Democrats on the House panel tied the case to former President Donald Trump’s effort to overturn his election loss in 2020. Committee Chairperson Rep. Zoe Lofgren, D-Calif., argued that some Republicans have latched onto the theory as a means to overturn the will of the voters.

“The theory is not grounded in history precedent, or logic, but it has gained an increasing following in some sectors of America over the past 20 years,” Lofgren said. “But make no mistake, for many supporters the independent state legislature theory is part of a broader plan to seize control of elections.”

Committee ranking member Rep. Rodney Davis, R-Ill., pushed back on that argument, calling it “an excuse to cover their favorite topic, President Trump and the 2020 election.” Davis said he plans to introduce a bill he called the American Confidence in Elections Act, which would include model state elections legislation and support for nationwide voter ID requirements.

“Our driving principle is that every eligible American should have the opportunity to vote, and that their ballot should be counted according to law,” Davis said.

Davis said Republicans would pursue that bill if they gain the House next year, including implementing voter ID requirements in the District of Columbia.

The independent state legislature theory stems from the Constitution’s Elections Clause, which states that state legislatures determine the “The Times, Places and Manner,” of federal elections.

“The Constitution thus grants the state ‘Legislature’ primacy in setting the rules for federal elections, subject to check only by Congress,” not the courts, the North Carolina legislature argued in a Supreme Court filing.
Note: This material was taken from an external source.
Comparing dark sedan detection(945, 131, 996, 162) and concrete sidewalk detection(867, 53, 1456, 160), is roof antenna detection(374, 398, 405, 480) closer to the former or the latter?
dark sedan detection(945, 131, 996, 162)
Originally, the North Carolina state legislature sought an emergency stay of the order that required the state to redraw its congressional map. There, a majority of the justices ruled against a stay, but Justices Samuel A. Alito Jr., Clarence Thomas and Neil M. Gorsuch dissented.

Alito argued in favor of some version of the independent state legislature theory in the dissent.
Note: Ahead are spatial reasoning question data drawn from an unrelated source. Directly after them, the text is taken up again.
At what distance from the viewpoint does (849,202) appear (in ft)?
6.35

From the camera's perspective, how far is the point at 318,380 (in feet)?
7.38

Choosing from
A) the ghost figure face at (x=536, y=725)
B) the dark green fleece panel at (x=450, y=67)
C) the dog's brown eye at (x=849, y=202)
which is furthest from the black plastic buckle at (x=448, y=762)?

“[I]f the language of the Elections Clause is taken seriously, there must be some limit on the authority of state courts to countermand actions taken by state legislatures when they are prescribing rules for the conduct of federal elections,” Alito wrote in the dissent.

Trump allies, particularly lawyer John Eastman, advanced a version of the independent state legislature theory as part of the monthslong pressure campaign to overturn his loss in several states. Eastman testified to Georgia legislators they had a “lawful authority and ‘duty’” to replace electors for President Joe Biden in the state.
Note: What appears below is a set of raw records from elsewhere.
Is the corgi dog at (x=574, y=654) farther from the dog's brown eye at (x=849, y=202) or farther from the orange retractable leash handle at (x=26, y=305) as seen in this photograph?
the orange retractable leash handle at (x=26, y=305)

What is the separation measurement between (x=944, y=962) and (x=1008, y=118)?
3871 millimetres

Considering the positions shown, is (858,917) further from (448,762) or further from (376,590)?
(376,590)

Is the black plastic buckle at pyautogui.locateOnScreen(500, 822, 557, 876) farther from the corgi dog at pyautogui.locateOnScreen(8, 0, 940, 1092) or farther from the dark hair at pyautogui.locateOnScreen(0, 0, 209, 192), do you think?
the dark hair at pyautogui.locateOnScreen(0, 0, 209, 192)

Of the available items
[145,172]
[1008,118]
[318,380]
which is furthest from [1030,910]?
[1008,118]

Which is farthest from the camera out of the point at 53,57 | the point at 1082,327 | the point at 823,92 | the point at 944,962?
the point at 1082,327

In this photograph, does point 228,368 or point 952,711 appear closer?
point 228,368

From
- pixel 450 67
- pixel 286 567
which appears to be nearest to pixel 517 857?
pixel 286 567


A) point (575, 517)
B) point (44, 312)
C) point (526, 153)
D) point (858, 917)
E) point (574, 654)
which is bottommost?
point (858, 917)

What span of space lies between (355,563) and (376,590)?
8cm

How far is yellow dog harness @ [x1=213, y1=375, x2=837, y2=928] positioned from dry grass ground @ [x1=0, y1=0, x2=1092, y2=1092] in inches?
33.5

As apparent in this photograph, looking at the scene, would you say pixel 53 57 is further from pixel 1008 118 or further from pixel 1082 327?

Eliza Sweren-Becker, counsel for the Brennan Center for Justice program, testified Thursday that the theory could not be used to justify efforts to send alternate electors to Congress, but it was used to undercut decisions by state courts and secretaries of state to adjust voting due to the coronavirus pandemic.

“To be clear, the independent state legislature claim is not a license to coup. Federal law prohibits state legislatures from overturning the results of elections,” she said. “But the notion would open the door to anti-democratic shenanigans and even failed efforts to manipulate our elections, erode trust and, ultimately, participation in our democracy.”